- _Provided data_
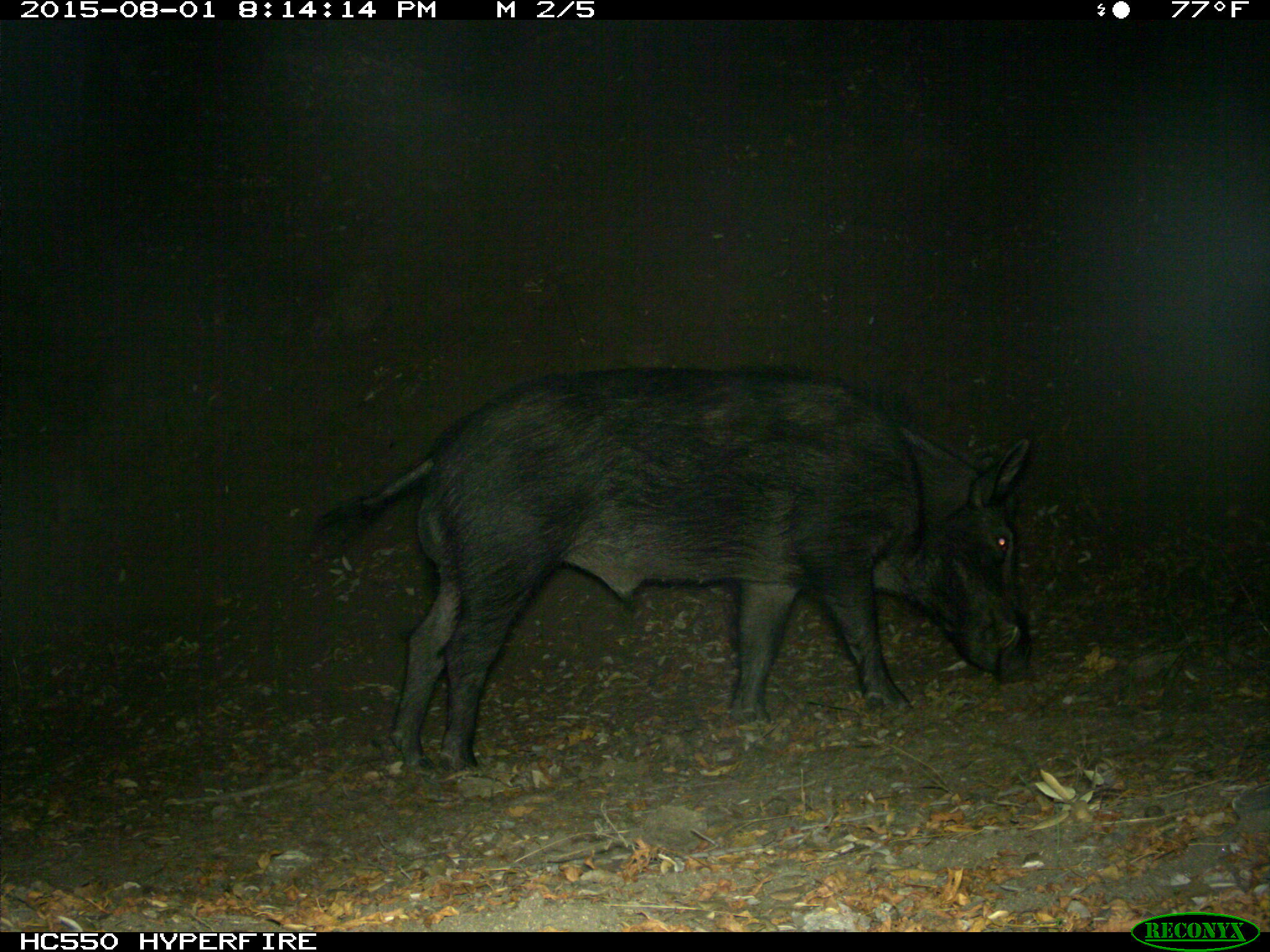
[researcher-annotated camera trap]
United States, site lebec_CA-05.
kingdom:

- _Exercise details_
None of the pictures should be carried over when the data above is transcribed exactly.

- _Answer below_
[researcher-annotated camera trap]
United States, site lebec_CA-05.
kingdom:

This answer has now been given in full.